#### Source document:
With the initiative of Choosing Wisely, which was introduced to the healthcare community in 2012, there has been an intentional focus on decreasing unnecessary testing such as CTs, MRIs, and labs. Superfluous medical treatment, tests, and procedures lead to not only increased cost, but also the potential for higher incidents of unintended harm. Incidental findings frequently lead to further testing, patient worry, and risks resulting from possible interventions. Moreover, on an individual level, these events might have a low probability of occurring, however, when one considers the actual numbers involved, unequivocally harm happens.
With this push, primarily there is a focus on merely educating the physician and outlining the problem. However, numerous factors influence the potential of testing. For instance, physicians focus on ruling out specific issues that might be occurring as we are trained to create a differential diagnosis. Simultaneously, society also demands health care providers to “Make sure I do not have something bad.” Frequently there is a discussion of symptoms from a perspective of “This is what we now know it is not” versus, “This is the likelihood of what it is.” Since people are relational by nature, accompanied by their inherent desire to rule out what might be occurring, inevitably overutilization occurs. Further amplifying this situation is the desire for a strong physician-patient relationship and the disassociation of the consumer from the cost of treatment in our present insurance model.

#### Raw data:
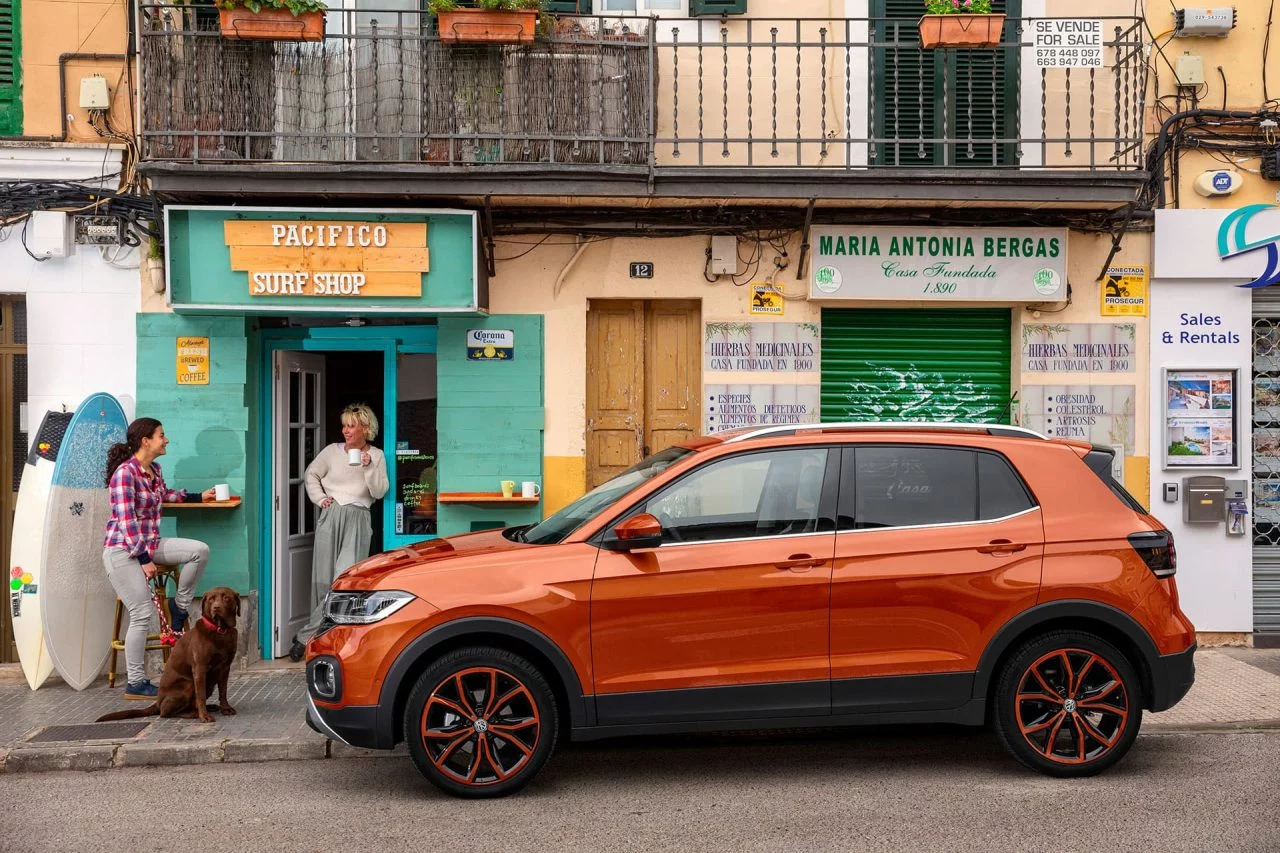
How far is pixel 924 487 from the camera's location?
6.27 m

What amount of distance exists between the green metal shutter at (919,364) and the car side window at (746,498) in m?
3.81

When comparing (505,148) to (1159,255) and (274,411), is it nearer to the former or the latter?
(274,411)

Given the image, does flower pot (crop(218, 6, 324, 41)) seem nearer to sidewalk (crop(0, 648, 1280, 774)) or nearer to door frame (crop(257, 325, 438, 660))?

#### Tasks to perform:
1: Can you give the piece on unnecessary medical testing again, starting with "With this push, primarily" and going on through "present insurance model.", but with "overutilization" switched to "overuse"?
2: Can you continue the piece on unnecessary medical testing from where it stops?

#### Responses in order:
1:
With this push, primarily there is a focus on merely educating the physician and outlining the problem. However, numerous factors influence the potential of testing. For instance, physicians focus on ruling out specific issues that might be occurring as we are trained to create a differential diagnosis. Simultaneously, society also demands health care providers to “Make sure I do not have something bad.” Frequently there is a discussion of symptoms from a perspective of “This is what we now know it is not” versus, “This is the likelihood of what it is.” Since people are relational by nature, accompanied by their inherent desire to rule out what might be occurring, inevitably overuse occurs. Further amplifying this situation is the desire for a strong physician-patient relationship and the disassociation of the consumer from the cost of treatment in our present insurance model.

2:
In order to bring attention to the matter, many suggest devising general campaigns geared towards consumers, which is also fraught with similar dynamics, could be the answer. However, the solution, like most, is multi-pronged. Understanding the relativity of harm requires education beginning in medical school. Furthermore, a discussion concerning the pre-test probability of finding a cause for a complaint versus an incidental finding requires a sound grasp of knowledge when one contemplates offering a differential diagnosis.
From a consumer perspective, having a better understanding of the impact of testing from both a diagnostic and cost perspective is imperative. Moreover, shared decision-making requires the sharing of information as well as creates a space for conversations. For these to be effective, these must occur at a point of care when the testing is going to occur rather than through a general sharing of information. Without contextualization of the information to the individual or situation, it is difficult for them to understand the data.
Many human learning and teaching techniques aid in such communications. Flow charts, clarifying questions, speak back techniques, asking what the patient is most concerned about, are all such methods.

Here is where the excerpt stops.